Excerpts from spatial question data
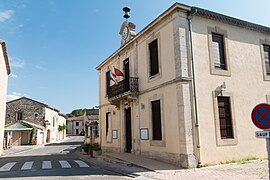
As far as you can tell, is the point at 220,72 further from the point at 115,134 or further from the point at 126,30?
the point at 115,134

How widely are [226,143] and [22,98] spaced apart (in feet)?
107

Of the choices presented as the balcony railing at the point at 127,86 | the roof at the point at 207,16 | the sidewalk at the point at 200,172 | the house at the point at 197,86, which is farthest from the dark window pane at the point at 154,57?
the sidewalk at the point at 200,172

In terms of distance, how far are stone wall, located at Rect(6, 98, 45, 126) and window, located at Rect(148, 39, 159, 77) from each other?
2753cm

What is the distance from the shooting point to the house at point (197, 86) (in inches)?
390

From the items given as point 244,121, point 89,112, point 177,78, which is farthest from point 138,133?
point 89,112

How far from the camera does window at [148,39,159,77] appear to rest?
39.5 feet

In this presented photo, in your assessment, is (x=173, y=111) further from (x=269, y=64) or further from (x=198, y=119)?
(x=269, y=64)

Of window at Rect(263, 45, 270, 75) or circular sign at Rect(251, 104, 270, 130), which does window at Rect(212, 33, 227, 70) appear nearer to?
window at Rect(263, 45, 270, 75)

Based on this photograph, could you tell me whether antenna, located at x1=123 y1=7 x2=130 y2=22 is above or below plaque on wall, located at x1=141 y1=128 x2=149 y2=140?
above

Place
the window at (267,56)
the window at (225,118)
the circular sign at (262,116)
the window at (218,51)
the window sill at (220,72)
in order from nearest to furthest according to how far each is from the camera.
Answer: the circular sign at (262,116) → the window at (225,118) → the window sill at (220,72) → the window at (218,51) → the window at (267,56)

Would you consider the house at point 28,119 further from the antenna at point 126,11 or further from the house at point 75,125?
the house at point 75,125

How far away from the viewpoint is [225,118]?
10695mm

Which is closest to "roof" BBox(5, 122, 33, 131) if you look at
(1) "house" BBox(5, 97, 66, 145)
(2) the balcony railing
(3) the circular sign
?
(1) "house" BBox(5, 97, 66, 145)

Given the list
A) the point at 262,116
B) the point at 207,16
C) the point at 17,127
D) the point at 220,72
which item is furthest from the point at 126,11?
the point at 17,127
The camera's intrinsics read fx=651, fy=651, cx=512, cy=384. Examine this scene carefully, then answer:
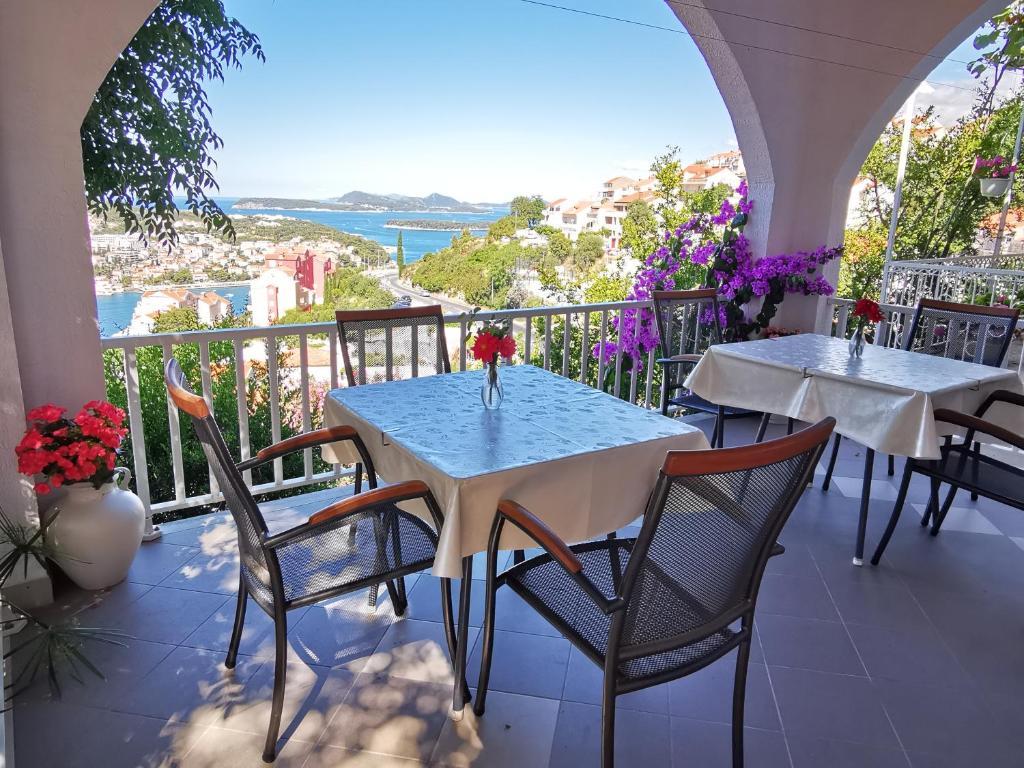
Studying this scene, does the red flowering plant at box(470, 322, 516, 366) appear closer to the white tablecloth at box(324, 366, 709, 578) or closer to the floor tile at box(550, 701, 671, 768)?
the white tablecloth at box(324, 366, 709, 578)

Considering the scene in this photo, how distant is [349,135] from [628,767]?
15.2 meters

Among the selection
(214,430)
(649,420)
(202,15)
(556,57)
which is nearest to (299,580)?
(214,430)

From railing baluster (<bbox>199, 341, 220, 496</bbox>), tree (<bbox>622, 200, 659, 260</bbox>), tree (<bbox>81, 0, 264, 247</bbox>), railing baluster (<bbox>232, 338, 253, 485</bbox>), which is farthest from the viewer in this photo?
tree (<bbox>622, 200, 659, 260</bbox>)

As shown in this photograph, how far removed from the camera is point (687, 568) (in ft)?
4.53

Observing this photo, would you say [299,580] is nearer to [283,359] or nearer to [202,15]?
[283,359]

Problem requirements
Show each line of the material above that contains the word "tell", copying every such line in full. Treat the match as case-sensitive.

Task result
As far as you can tell, is the point at 220,72 further from the point at 115,134 or further from the point at 126,30?
Based on this photograph, could you tell me whether antenna, located at x1=123 y1=7 x2=130 y2=22 is above or below plaque on wall, located at x1=141 y1=128 x2=149 y2=140?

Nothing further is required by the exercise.